__Text excerpt__:
_ _ _ _ _

The rules and obligations set forth in the United Nations Convention on the Law of the Sea apply first and foremost to the 168 Parties, which include the EU (as at May 2021). However, most of the provisions are also binding on states which have not acceded to the Convention, including the USA, as they constitute a body of established customary law which has been recognized and applied by these countries over a period of almost 40 years.

Dividing up the ocean

The United Nations Convention on the Law of the Sea attempts to achieve a balance between the interests of the nation-states and the freedom of the seas and defines various maritime zones and the corresponding extent of certain sovereign rights of the coastal states. These zones are:
  • the internal waters and the territorial sea,
  • the contiguous zone,
  • the exclusive economic zone,
  • the continental shelf,
  • the high seas and the Area.

The internal waters and the territorial sea

Saline waters landward of the baseline or low-water mark are defined as internal waters. The territorial sea, by ­contrast, is on the seaward side of the baseline and extends for up to 12 nautical miles (one nautical mile is 1852 metres). States have complete sovereignty over their internal waters because – like the territorial sea – they form part of its territory. Nations also have wide-ranging sovereignty over their territorial sea; this includes rights to the airspace, the water column, the seabed and the ground below the seabed. However, a coastal state may not prohibit the innocent passage of foreign ships through its territorial sea.
Passage is considered innocent if, while passing through the territorial sea, the ship in question does not use or threaten violence, does not spy on the coastal state and does not at any time pose a threat to the security of the coastal state in any other way. The United Nations Convention on the Law of the Sea defines potential threats in detail: for example, submarines must surface for the passage and hoist their flag. The Convention also prohibits unlawful discharges and other forms of marine pollution. The coastal state may designate shipping channels that must be used for passage and can levy charges if it pro­vides services that enhance the safety of shipping. However, when designating shipping channels and traffic separation schemes, it must heed the recommendations of the International Maritime Organization (IMO).
Article 37 of the Convention on the Law of the Sea stipulates that the coastal state must grant foreign ships right of transit passage if the territorial sea is part of a strait or waterway that links parts of the high seas or ­different exclusive economic zones with each other and is used by international shipping. Coastal states have less scope for restricting the right of transit passage than for curbing innocent passage: in principle, transiting ships have the same freedom as on the high seas. Transit pas­sage can be suspended or restricted only in the event of the threat or exercise of military force by the ship. Sub­marines can be submerged while passing through straits.
8.5 > On 24 October 2014, German Foreign Minister Frank-Walter Steinmeier (right) and his Dutch counterpart Bert Koenders signed the German-Netherlands Treaty on the Use and Management of the Territorial Sea between Three and Twelve Nautical Miles from the Coast (known as the Ems-Dollart Treaty).
fig. 8.5 picture alliance/dpa/Ingo Wagner
Defining boundaries in the territorial sea can become a contentious political issue. Germany and the Netherlands, for example, have been wrangling for decades over the precise delineation of the national border in the territorial sea. The two countries did not reach agreement until 2014, when they signed the German-Netherlands Treaty on the Use and Management of the Territorial Sea between Three and Twelve Nautical Miles from the Coast (known as the Ems-Dollart Treaty). Under its provisions, the two states maintain their divergent legal standpoints regarding the delineation of the national border in the ­territorial sea, but agreed a joint system for the management of maritime traffic in the navigation channel to and from their ports along the Ems.

_ _ _ _ _

__Stored records__:
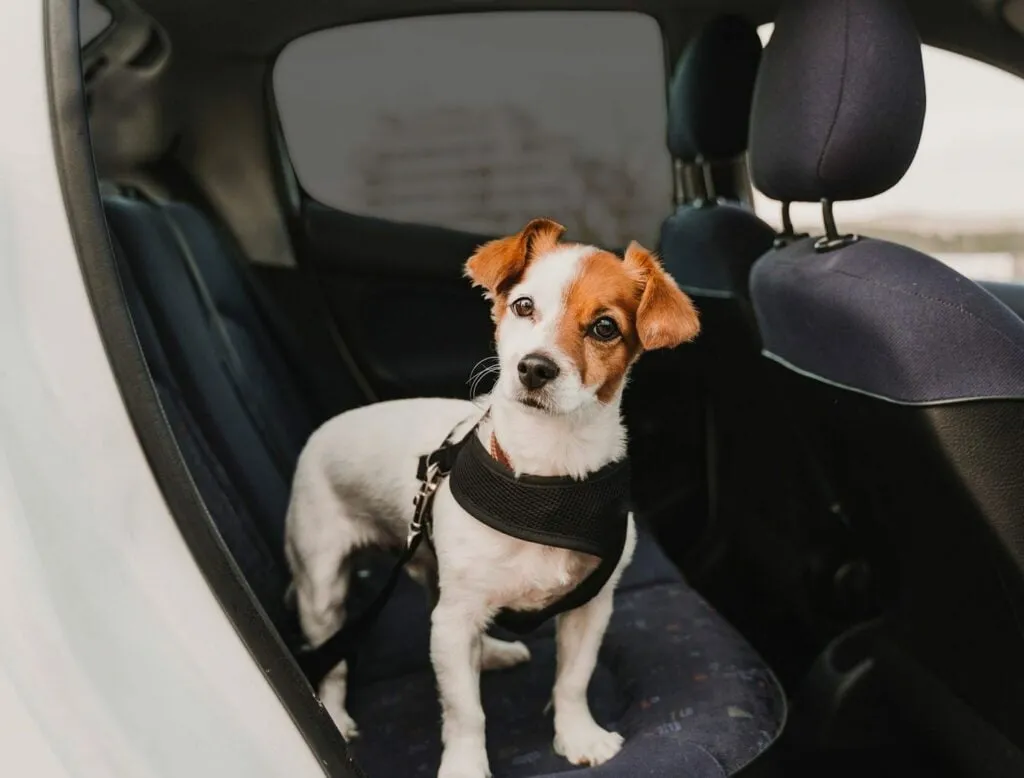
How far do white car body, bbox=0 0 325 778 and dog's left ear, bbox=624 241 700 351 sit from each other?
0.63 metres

_ _ _ _ _

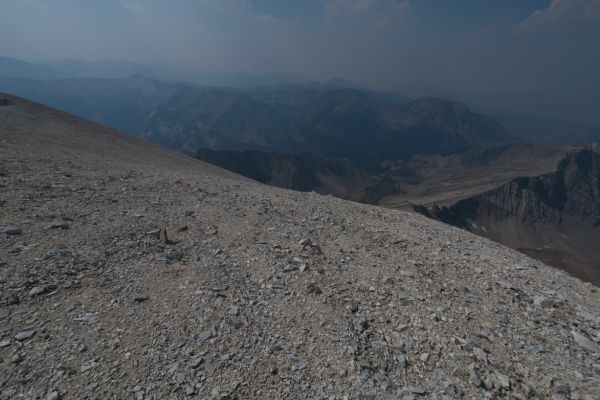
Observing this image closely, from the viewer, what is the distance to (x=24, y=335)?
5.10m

_ _ _ _ _

Reproduce the law-of-the-sea text from "fig. 8.5 picture" up to and including "along the Ems.", substituting "arguing" for "wrangling". The records come from a different source than the law-of-the-sea text.

fig. 8.5 picture alliance/dpa/Ingo Wagner
Defining boundaries in the territorial sea can become a contentious political issue. Germany and the Netherlands, for example, have been arguing for decades over the precise delineation of the national border in the territorial sea. The two countries did not reach agreement until 2014, when they signed the German-Netherlands Treaty on the Use and Management of the Territorial Sea between Three and Twelve Nautical Miles from the Coast (known as the Ems-Dollart Treaty). Under its provisions, the two states maintain their divergent legal standpoints regarding the delineation of the national border in the ­territorial sea, but agreed a joint system for the management of maritime traffic in the navigation channel to and from their ports along the Ems.